__AIM__: Recast the listing, from the line containing "As witnessed in" through the end of the listing, as a Markdown table with the columns Row and Line. Each row holds a row number and one line, with blank lines omitted.

Spatial queries linked to images:

━━━━━━━━

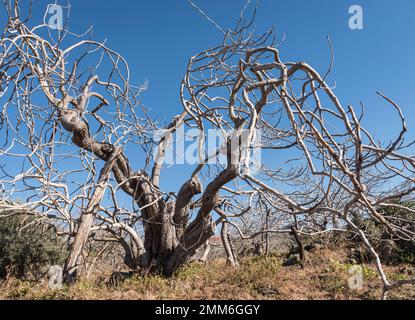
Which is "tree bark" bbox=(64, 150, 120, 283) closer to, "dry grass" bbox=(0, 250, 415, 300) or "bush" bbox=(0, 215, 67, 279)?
"dry grass" bbox=(0, 250, 415, 300)

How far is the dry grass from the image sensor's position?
5.75 m

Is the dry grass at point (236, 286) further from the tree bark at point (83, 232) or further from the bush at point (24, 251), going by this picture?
the bush at point (24, 251)

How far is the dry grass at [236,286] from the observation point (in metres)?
Result: 5.75

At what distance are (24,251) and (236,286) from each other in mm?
6042

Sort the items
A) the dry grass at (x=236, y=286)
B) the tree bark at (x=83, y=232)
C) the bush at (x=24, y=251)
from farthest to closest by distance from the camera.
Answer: the bush at (x=24, y=251) < the tree bark at (x=83, y=232) < the dry grass at (x=236, y=286)

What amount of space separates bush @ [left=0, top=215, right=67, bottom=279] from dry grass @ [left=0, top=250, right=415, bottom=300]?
1.27 meters

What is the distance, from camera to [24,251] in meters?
9.40

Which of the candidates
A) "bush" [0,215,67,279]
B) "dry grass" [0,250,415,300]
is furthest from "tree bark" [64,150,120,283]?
"bush" [0,215,67,279]

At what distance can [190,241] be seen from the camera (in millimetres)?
7344

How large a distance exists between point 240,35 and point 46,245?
773cm

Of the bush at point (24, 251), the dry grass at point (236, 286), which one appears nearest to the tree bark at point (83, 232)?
the dry grass at point (236, 286)

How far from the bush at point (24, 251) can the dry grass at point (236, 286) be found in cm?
127
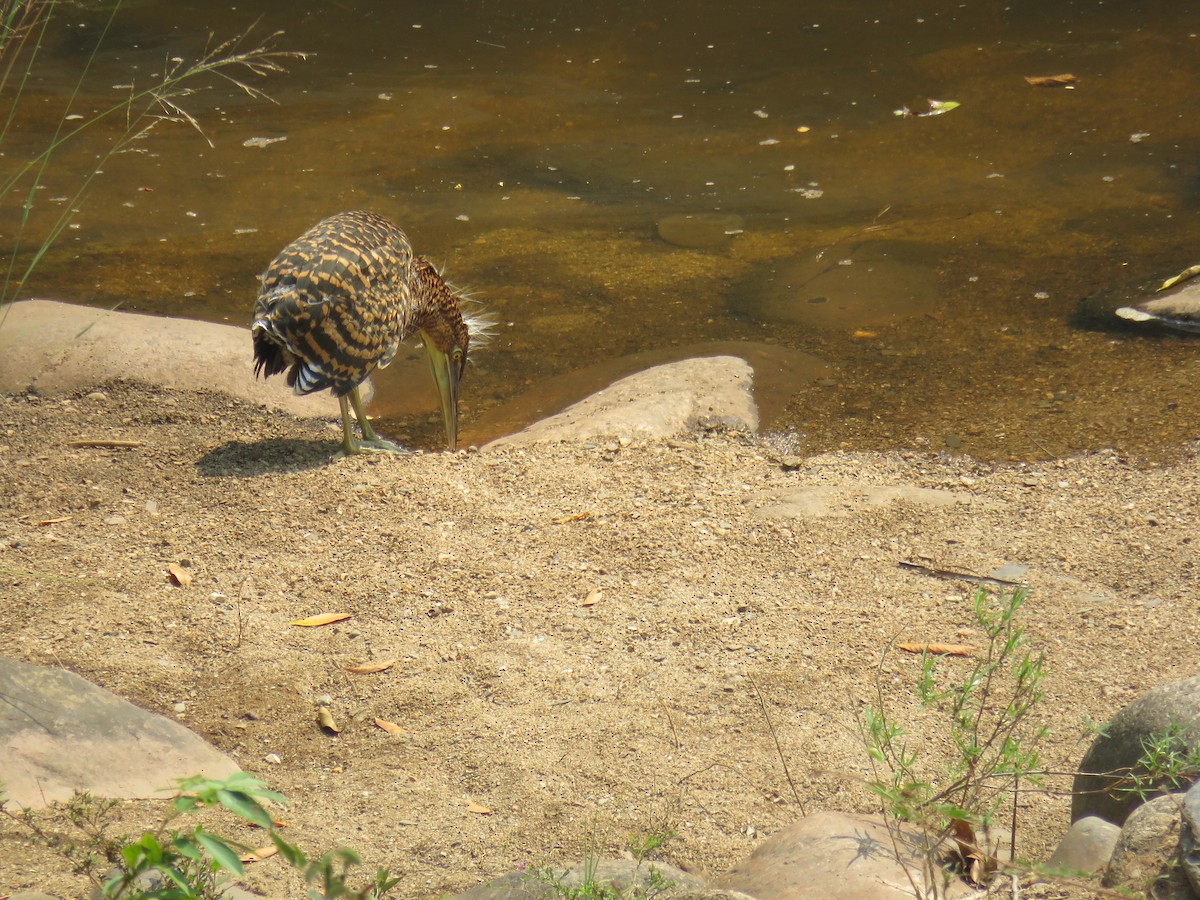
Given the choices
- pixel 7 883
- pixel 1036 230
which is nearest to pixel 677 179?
pixel 1036 230

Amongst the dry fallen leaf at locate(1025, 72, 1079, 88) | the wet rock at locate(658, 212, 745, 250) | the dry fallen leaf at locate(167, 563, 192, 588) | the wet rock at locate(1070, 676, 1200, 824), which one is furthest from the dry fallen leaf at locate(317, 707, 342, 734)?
the dry fallen leaf at locate(1025, 72, 1079, 88)

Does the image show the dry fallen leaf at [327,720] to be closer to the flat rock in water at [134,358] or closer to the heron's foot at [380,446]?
the heron's foot at [380,446]

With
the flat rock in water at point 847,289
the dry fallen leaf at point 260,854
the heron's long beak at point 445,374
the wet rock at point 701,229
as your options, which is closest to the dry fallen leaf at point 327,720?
the dry fallen leaf at point 260,854

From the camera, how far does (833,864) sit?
8.17ft

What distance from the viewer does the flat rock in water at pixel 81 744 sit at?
2.74 meters

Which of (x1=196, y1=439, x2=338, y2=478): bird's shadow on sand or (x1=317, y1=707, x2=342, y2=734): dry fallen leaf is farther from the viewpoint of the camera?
(x1=196, y1=439, x2=338, y2=478): bird's shadow on sand

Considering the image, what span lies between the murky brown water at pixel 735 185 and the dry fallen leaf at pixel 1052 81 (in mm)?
133

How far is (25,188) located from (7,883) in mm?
7500

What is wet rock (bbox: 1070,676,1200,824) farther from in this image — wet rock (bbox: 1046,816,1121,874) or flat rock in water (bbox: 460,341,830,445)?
flat rock in water (bbox: 460,341,830,445)

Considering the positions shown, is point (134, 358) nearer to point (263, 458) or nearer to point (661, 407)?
point (263, 458)

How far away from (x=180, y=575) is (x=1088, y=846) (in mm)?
2964

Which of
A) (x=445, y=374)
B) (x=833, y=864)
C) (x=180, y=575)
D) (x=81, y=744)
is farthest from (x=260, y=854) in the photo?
(x=445, y=374)

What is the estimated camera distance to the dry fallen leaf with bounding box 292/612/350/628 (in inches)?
152

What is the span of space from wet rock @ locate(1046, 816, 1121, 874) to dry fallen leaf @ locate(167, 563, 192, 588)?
284cm
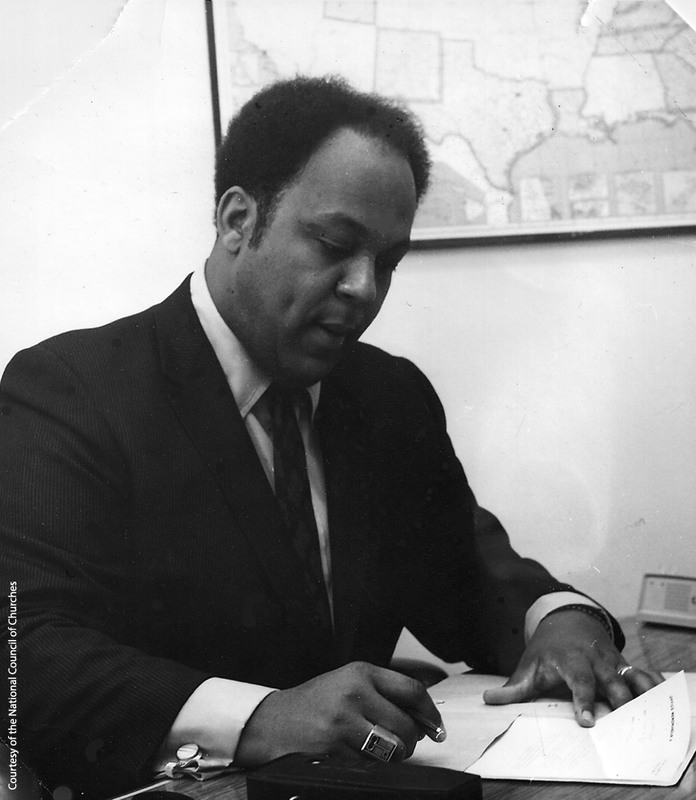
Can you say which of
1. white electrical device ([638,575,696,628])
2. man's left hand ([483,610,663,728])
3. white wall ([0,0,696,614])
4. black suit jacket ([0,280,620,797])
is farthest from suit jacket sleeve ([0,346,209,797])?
white electrical device ([638,575,696,628])

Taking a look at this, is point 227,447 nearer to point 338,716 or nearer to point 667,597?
point 338,716

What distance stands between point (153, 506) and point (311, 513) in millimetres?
189

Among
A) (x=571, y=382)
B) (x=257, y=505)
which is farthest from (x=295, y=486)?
(x=571, y=382)

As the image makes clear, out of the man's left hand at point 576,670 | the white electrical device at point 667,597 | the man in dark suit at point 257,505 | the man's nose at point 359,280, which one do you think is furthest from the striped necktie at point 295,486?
the white electrical device at point 667,597

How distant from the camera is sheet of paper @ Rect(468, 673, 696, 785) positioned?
0.76 m

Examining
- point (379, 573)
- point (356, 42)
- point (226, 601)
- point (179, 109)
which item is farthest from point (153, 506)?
point (356, 42)

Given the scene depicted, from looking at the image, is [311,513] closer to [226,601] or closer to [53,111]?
[226,601]

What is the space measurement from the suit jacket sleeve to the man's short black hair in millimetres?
307

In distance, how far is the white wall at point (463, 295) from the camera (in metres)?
0.97

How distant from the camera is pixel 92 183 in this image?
97 centimetres

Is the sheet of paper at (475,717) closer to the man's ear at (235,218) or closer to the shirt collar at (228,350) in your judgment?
the shirt collar at (228,350)

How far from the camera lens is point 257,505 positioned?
37.4 inches

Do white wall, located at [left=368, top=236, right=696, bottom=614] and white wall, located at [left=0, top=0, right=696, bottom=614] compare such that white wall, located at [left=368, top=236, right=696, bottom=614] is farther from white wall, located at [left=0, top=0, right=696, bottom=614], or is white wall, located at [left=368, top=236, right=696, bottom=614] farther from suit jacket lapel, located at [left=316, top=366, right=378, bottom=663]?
suit jacket lapel, located at [left=316, top=366, right=378, bottom=663]

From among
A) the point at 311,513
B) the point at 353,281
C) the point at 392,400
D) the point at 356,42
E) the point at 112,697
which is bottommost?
the point at 112,697
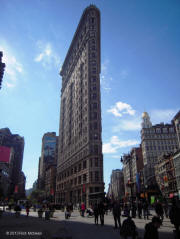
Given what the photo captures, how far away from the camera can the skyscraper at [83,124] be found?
65125 millimetres

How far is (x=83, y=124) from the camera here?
7588cm

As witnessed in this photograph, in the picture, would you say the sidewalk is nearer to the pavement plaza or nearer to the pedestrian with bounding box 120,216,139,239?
the pavement plaza

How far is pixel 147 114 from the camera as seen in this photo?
13925 centimetres

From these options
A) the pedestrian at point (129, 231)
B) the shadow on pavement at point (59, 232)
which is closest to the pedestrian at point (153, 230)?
→ the pedestrian at point (129, 231)

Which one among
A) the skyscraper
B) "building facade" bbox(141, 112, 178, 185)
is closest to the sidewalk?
the skyscraper

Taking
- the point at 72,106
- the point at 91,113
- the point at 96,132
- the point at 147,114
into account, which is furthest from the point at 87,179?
the point at 147,114

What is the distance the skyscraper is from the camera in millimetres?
65125

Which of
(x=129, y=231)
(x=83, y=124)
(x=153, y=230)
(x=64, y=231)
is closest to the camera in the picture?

━━━━━━━━

__FINISHED ANSWER__:
| Row | Line |
|---|---|
| 1 | As witnessed in this photograph, in the picture, would you say the sidewalk is nearer to the pavement plaza or nearer to the pedestrian with bounding box 120,216,139,239? |
| 2 | the pavement plaza |
| 3 | How far is pixel 147 114 from the camera as seen in this photo? |
| 4 | 13925 centimetres |
| 5 | From these options |
| 6 | A) the pedestrian at point (129, 231) |
| 7 | B) the shadow on pavement at point (59, 232) |
| 8 | which is closest to the pedestrian at point (153, 230)? |
| 9 | → the pedestrian at point (129, 231) |
| 10 | Which one among |
| 11 | A) the skyscraper |
| 12 | B) "building facade" bbox(141, 112, 178, 185) |
| 13 | is closest to the sidewalk? |
| 14 | the skyscraper |
| 15 | Taking |
| 16 | - the point at 72,106 |
| 17 | - the point at 91,113 |
| 18 | - the point at 96,132 |
| 19 | - the point at 147,114 |
| 20 | into account, which is furthest from the point at 87,179? |
| 21 | the point at 147,114 |
| 22 | What is the distance the skyscraper is from the camera in millimetres? |
| 23 | 65125 |
| 24 | Which of |
| 25 | (x=129, y=231) |
| 26 | (x=83, y=124) |
| 27 | (x=153, y=230) |
| 28 | (x=64, y=231) |
| 29 | is closest to the camera in the picture? |